Last Updated: 12/02/14 6:32pm
When Swansea and Cardiff meet for only the second time in the top division of English football there will be so much more than the usual quarrel to resolve. Both proud clubs are fighting for their futures.
Cardiff, the Premier League newcomers, have been catapulted from crisis to crisis off the pitch but they've been thrilled by the ride and they want more.
Swansea, who for three seasons have strolled amongst the elite with style and grace, have been hit hard by the demands of their success; a European adventure which has tested their resources to the limit and a slump in domestic form which this week cost Michael Laudrup his job.
It seems football fans were outraged by Laudrup's exit from the Liberty stadium: all those apart from the Swansea fans themselves.

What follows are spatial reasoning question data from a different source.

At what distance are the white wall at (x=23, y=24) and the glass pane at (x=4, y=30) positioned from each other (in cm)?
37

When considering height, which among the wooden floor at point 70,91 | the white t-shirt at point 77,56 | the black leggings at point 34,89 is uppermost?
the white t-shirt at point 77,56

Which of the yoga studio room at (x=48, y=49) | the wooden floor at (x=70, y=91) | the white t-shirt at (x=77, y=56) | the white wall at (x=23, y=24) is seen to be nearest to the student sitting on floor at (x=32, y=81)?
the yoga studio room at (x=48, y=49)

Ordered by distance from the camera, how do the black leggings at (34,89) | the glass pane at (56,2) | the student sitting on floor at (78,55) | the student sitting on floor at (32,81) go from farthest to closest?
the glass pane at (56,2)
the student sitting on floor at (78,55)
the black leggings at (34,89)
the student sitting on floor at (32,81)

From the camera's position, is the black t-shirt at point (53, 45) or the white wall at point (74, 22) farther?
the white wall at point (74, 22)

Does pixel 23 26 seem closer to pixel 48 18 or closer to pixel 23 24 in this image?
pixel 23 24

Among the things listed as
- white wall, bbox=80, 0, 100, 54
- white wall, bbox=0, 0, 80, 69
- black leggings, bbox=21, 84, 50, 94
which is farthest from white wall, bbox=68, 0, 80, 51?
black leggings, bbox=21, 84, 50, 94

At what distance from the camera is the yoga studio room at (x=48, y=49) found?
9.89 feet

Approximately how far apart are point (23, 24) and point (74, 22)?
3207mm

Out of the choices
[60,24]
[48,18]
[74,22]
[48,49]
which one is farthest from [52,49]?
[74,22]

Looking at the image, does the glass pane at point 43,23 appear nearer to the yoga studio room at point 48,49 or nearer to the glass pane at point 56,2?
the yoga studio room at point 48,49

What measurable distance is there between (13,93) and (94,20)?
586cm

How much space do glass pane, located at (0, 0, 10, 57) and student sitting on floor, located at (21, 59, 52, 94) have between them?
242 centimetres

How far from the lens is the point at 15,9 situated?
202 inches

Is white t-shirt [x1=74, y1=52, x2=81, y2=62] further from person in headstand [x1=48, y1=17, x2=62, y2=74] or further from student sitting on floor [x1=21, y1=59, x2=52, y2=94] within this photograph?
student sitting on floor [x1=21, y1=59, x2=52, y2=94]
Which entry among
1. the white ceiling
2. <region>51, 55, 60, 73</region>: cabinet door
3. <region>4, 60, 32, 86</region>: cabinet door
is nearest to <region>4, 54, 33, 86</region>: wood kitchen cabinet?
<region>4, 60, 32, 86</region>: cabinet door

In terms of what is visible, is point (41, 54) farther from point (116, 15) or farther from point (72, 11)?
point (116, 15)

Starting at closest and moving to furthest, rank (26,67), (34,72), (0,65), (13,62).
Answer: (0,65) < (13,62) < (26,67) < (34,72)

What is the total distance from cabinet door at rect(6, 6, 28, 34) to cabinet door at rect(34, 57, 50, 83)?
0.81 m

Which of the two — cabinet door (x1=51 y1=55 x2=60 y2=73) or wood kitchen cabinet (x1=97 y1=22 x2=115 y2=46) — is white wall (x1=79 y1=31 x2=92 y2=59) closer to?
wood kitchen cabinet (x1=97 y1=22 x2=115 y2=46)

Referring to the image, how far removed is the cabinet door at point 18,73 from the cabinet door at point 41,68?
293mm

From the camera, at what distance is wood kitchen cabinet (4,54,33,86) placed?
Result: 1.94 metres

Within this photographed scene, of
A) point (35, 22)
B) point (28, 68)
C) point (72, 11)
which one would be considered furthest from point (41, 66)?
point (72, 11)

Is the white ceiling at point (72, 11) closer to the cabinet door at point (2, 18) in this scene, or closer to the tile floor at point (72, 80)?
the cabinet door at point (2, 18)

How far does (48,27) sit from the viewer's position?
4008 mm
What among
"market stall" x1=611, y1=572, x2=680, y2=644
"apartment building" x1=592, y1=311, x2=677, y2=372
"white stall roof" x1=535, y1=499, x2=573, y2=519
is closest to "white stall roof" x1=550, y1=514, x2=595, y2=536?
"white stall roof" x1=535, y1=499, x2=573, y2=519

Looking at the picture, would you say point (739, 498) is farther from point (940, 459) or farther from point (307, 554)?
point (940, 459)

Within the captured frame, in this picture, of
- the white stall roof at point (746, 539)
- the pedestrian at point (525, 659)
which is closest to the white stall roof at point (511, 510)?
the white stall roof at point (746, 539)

They knew it was never a comfortable marriage. There had been too many tales of player unrest, of dressing room cliques and quarrels that never end well. They had seen performances decline in front of their eyes and they knew change was coming.
There had been notable highs along the way, such as the League Cup success, but the slip in standards was troubling chairman Huw Jenkins long before he made the decision to sack a manager for the first time in almost 10 years.
You will do well to meet a calmer, more thoughtful and reflective chairman than Jenkins in any league; so steeped in his club and it's traditions, so inherently linked with his club's legendary rise and for that he has earned almost total trust from Swansea fans.
They will feel that even in the hands of a managerial novice like Garry Monk, they are better placed to take on the pressures and demands of a relegation scrap, which just happens to start against the enemy.
To make matters worse the Bluebirds are flush with confidence after coming from behind to beat Norwich last Saturday to record their first league win under Ole Gunnar Solskjaer.
Kenwyne Jones and Wilfried Zaha have added a more potent attacking thrust to Solskjaer's team, while the manager has already shown he has the guile to affect games from the sidelines just as he once did as a player.
It was a win Cardiff desperately needed after four straight defeats had threatened to leave them cast adrift, but now they know a victory on Saturday would leave them with an identical record as their neighbours.
Should they lose, the gap will open up to six points again. Both clubs could survive and prosper; both could fall from grace. Wales has never seen a more important Premier League game.